1

Suppose I have two unordered lists of equal length in Python:

a = [5, 2, 3, 1, 4]
b = ['d', 'b', 'a', 'c', 'e']

Is there an O(n), in-place algorithm to obtain the following result?

[(1, 'a'), (2, 'b'), (3, 'c'), (4, 'd'), (5, 'e')]
Thanatos
  • 42,585
  • 14
  • 91
  • 146
dangerChihuahua007
  • 20,299
  • 35
  • 117
  • 206
  • 7
    `Is there an O(n), in-place algorithm to obtain the following result?` No, the lower boundary for sorting algorithm is provably `O(n*log(n))` and an `O(n)` solution to your problem would contradict with that. – Lie Ryan Jan 08 '12 at 07:12
  • 1
    "In place" means what here, exactly? You're starting with two lists, and ending with one: is the answer supposed to end up in `a` or `b` with no intermediate memory allocation? (At least, as best you can control in Python?) – Thanatos Jan 08 '12 at 07:31
  • Yes it is possible since there is no sparsity (gaps between the integers). Assuming you know you have max(a)-min(a)<=N, then an O(N) solution is possible! see my implementation below. – Rusty Rob Jan 08 '12 at 08:24

4 Answers4

6

You're looking for the zip and sorted built-in functions.

r = zip(sorted(a), sorted(b))

zip takes two iterables and pairs them together in sequence (so if the lists were unsorted, you'd get (5, 'd') as your first tuple), and any excess values appear to be truncated/ignored (since they can't be paired).

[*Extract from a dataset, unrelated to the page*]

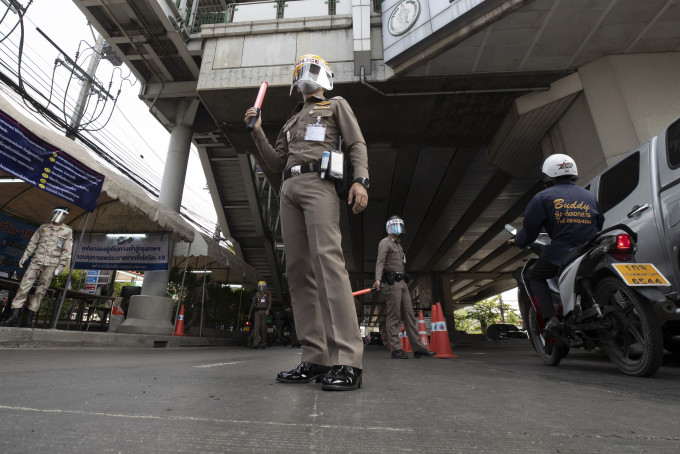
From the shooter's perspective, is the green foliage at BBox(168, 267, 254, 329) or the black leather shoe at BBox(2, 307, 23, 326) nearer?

sorted, the last time I looked into the code base, uses a different sorting algorithm depending on the size of the lists you give it - it should perform at about O(n*log(n)). There isn't a practical sort out there that gives you O(n) performance, since you have to still compare an individual value with the rest of the values in some amount of time.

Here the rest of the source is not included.